• [INPUT]
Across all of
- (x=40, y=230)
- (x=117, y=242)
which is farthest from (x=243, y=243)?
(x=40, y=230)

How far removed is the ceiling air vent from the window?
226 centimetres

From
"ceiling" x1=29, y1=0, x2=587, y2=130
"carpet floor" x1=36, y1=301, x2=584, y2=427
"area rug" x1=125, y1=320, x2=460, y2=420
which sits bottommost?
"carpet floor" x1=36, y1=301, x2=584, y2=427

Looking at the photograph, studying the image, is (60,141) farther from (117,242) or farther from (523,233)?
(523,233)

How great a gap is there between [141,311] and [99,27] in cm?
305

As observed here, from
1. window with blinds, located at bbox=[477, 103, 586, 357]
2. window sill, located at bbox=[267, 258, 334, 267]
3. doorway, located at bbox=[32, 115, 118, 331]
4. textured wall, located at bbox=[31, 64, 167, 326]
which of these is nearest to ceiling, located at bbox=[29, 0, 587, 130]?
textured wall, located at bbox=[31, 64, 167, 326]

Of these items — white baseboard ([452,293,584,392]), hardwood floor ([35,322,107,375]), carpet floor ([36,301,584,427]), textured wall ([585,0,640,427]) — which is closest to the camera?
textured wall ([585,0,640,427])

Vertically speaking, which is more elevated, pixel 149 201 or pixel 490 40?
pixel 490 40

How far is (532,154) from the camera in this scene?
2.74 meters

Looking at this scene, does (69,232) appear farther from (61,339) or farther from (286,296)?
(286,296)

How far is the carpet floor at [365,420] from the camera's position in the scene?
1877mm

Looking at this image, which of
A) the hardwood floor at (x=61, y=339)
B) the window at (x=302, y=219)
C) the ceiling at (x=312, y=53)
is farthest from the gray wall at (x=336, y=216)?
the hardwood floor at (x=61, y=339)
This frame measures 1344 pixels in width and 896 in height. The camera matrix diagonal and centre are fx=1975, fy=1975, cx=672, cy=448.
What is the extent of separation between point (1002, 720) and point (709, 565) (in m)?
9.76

• [STATED PROBLEM]
Rewrite all of the items above, replacing "window with blinds" with "window with curtains" and keeping every other word unchanged.

• [ANSWER TO THIS EXERCISE]
Across all of
- (x=40, y=230)
- (x=117, y=242)
which is farthest from (x=243, y=243)?
(x=40, y=230)

How far removed is the ceiling air vent from the window?
226 centimetres

From
"ceiling" x1=29, y1=0, x2=587, y2=130
"carpet floor" x1=36, y1=301, x2=584, y2=427
"area rug" x1=125, y1=320, x2=460, y2=420
which sits bottommost?
"carpet floor" x1=36, y1=301, x2=584, y2=427

Looking at the photograph, studying the image, is (60,141) farther from (117,242) or farther from (523,233)?
(523,233)

How great a gap is there between [141,311] and [99,27] in cm?
305

As observed here, from
1. window with curtains, located at bbox=[477, 103, 586, 357]
2. window sill, located at bbox=[267, 258, 334, 267]
3. doorway, located at bbox=[32, 115, 118, 331]
4. textured wall, located at bbox=[31, 64, 167, 326]
which of these is nearest to ceiling, located at bbox=[29, 0, 587, 130]?
textured wall, located at bbox=[31, 64, 167, 326]

Of these items — white baseboard ([452,293,584,392]), hardwood floor ([35,322,107,375]), carpet floor ([36,301,584,427]), textured wall ([585,0,640,427]) — which is closest to the camera?
textured wall ([585,0,640,427])

Vertically speaking, which is more elevated, pixel 149 201 or pixel 490 40?
pixel 490 40

How far is (532,154) from the camera in this scene?
2.74 meters

Looking at this scene, does (69,232) appear farther from (61,339) or farther from (286,296)?
(286,296)

How far is the carpet floor at [365,420] from the camera's position in the scene?
1877mm

Looking at this image, which of
A) the hardwood floor at (x=61, y=339)
B) the window at (x=302, y=219)
C) the ceiling at (x=312, y=53)
is farthest from the gray wall at (x=336, y=216)?
the hardwood floor at (x=61, y=339)
This frame measures 1344 pixels in width and 896 in height. The camera matrix diagonal and centre are fx=1975, fy=1975, cx=672, cy=448.
What is the extent of separation between point (1002, 720) and point (709, 565) (in m)?
9.76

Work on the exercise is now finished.